-- START --

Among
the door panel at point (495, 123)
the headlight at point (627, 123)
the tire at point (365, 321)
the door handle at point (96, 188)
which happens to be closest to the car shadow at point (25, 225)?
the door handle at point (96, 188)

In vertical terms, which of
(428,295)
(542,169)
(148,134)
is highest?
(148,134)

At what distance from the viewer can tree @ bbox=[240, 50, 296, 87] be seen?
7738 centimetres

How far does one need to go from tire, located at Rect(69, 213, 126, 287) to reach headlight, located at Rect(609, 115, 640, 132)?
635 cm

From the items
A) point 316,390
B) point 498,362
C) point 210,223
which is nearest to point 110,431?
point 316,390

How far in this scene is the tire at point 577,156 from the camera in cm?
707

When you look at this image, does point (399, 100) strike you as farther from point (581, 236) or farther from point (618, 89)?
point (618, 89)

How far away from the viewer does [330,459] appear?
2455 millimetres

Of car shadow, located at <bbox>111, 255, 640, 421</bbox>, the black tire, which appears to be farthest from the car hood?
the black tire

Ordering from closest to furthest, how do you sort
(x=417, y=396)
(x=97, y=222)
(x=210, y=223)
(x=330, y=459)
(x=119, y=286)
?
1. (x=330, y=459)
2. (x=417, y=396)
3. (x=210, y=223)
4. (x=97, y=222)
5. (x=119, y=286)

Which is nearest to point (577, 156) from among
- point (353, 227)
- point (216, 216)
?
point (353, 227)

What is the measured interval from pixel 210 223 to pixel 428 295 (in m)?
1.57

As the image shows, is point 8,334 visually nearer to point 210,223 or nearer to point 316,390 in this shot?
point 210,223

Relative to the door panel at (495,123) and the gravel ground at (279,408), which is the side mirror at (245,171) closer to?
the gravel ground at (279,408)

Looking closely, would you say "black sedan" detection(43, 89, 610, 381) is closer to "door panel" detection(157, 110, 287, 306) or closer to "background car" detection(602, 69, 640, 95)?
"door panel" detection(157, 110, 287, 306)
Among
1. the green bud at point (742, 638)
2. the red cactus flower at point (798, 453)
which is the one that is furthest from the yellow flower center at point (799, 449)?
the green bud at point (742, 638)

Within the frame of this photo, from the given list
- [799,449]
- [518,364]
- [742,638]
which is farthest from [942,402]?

-- END --

[What the exercise asks]: Retype every one of the lines above without changing a single character.

[Result of this task]:
Among
the door panel at point (495, 123)
the headlight at point (627, 123)
the tire at point (365, 321)
the door handle at point (96, 188)
which happens to be closest to the car shadow at point (25, 225)?
the door handle at point (96, 188)

In vertical terms, which of
(428,295)
(542,169)
(148,134)
is highest?
(148,134)

At what distance from the viewer can tree @ bbox=[240, 50, 296, 87] be seen?
7738 centimetres

How far does one need to go from tire, located at Rect(69, 213, 126, 287) to reach headlight, located at Rect(609, 115, 640, 132)?
635 cm

From the items
A) point 316,390
B) point 498,362
C) point 210,223
which is nearest to point 110,431?
point 316,390

How far in this scene is the tire at point 577,156 from the camera in cm?
707

When you look at this image, does point (399, 100) strike you as farther from point (581, 236) or farther from point (618, 89)?
point (618, 89)

How far away from the viewer does [330,459] appear?
2455 millimetres

Of car shadow, located at <bbox>111, 255, 640, 421</bbox>, the black tire, which appears to be farthest from the car hood?
the black tire

Ordering from closest to furthest, how do you sort
(x=417, y=396)
(x=97, y=222)
(x=210, y=223)
(x=330, y=459)
(x=119, y=286)
?
1. (x=330, y=459)
2. (x=417, y=396)
3. (x=210, y=223)
4. (x=97, y=222)
5. (x=119, y=286)

Which is nearest to point (577, 156) from among
- point (353, 227)
- point (216, 216)
?
point (353, 227)

What is the measured interval from pixel 210 223 to pixel 428 295 (in m)?
1.57

As the image shows, is point 8,334 visually nearer to point 210,223 or nearer to point 316,390 in this shot?
point 210,223

Relative to the door panel at (495,123) and the gravel ground at (279,408), which is the side mirror at (245,171) closer to?
the gravel ground at (279,408)

Looking closely, would you say "black sedan" detection(43, 89, 610, 381) is closer to "door panel" detection(157, 110, 287, 306) or closer to "background car" detection(602, 69, 640, 95)?
"door panel" detection(157, 110, 287, 306)
Among
1. the green bud at point (742, 638)
2. the red cactus flower at point (798, 453)
which is the one that is furthest from the yellow flower center at point (799, 449)?
the green bud at point (742, 638)

Within the frame of this photo, from the given list
- [799,449]
- [518,364]
- [742,638]
which is farthest from [942,402]?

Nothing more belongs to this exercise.